On Friday, December 18th, the last variation of the “big block” class of V-8 engines that were made at the General Motors Tonawanda (Erie County) engine plant since 1959 is scheduled to roll off the line, along with 150 jobs. The engine had been a staple product of the plant for more than 50 years. About 50 of those workers were absorbed in the other lines. The V-8 was the plant’s longest running engine line, but new trends in the auto industry made the GM’s trademark automotive engine obsolete. Currently the plant’s main engine line is the L850. It also makes inline 4- and 5- cylinder engines.

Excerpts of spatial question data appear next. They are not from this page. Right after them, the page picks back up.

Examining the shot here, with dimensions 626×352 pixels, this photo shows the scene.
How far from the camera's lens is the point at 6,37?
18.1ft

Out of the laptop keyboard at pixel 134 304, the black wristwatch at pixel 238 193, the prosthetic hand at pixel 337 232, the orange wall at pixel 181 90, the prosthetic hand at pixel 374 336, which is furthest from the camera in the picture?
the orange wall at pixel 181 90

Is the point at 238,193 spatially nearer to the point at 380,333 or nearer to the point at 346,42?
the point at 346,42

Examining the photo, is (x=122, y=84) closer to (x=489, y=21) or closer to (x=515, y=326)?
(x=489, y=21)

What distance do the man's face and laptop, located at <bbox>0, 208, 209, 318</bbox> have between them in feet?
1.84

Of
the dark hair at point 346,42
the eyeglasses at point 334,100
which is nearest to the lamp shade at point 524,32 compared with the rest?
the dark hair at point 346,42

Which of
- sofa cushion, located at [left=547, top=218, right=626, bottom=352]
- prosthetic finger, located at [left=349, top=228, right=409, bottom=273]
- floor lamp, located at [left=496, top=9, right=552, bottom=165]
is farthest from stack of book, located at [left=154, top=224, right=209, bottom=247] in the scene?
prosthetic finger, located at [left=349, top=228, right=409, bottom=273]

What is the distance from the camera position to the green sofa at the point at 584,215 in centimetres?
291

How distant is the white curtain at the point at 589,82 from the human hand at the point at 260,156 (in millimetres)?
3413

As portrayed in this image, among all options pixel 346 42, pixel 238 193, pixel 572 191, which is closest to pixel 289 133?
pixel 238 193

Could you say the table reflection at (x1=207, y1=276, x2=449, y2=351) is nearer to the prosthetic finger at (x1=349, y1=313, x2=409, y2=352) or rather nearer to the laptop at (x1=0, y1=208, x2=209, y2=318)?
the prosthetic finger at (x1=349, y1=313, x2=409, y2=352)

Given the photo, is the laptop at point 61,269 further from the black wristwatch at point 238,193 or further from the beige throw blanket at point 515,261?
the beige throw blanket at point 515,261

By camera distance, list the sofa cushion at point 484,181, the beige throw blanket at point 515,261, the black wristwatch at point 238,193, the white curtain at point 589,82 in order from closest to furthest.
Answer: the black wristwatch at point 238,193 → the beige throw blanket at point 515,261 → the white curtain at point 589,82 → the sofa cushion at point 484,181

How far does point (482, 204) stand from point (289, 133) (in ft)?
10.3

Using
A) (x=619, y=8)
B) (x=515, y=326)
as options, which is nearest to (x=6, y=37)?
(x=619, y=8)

Ford Motor Co. is offering another buyout to all of its 41,000 hourly workers in the United States. The buyout comes after union workers across the company rejected a cost-cutting agreement. More than 700 union employees represented by UAW Local 87 are employed at the stamping plant in Woodlawn (Erie County).

Labor Disputes

New this Month

Workers at Upstate Niagara Cooperative’s Cheektowaga (Erie County) plant have approved a new contract. The three-year deal covers 165 plant and distribution workers who are represented by Teamsters Local 264.

Health-care workers at Niagara Falls Memorial Hospital (Niagara County) have reached a new contract agreement. The ratified agreement, in effect until December 2012, covers 377 service and maintenance workers and 142 licensed practical nurses and technicians represented by 1199 SEIU United Healthcare Workers East. Registered nurses voted down the proposal by a slim margin.

A new labor contract for unionized workers at Sheehan Health Network in Buffalo (Erie County) has been approved by employees represented by 1199 SEIU United Healthcare Workers East. The three-year pact grants LPN’s, nursing assistants, dietary, clerical and maintenance workers, wage hikes and added benefits.

A resolution has been reached between Erie County and Erie County Medical Center Corp. that includes steady financing of the operation and construction of a new health facility in Buffalo. The agreement, which still needs approval from the Legislature, will end a lawsuit filed by ECMCC in 2005.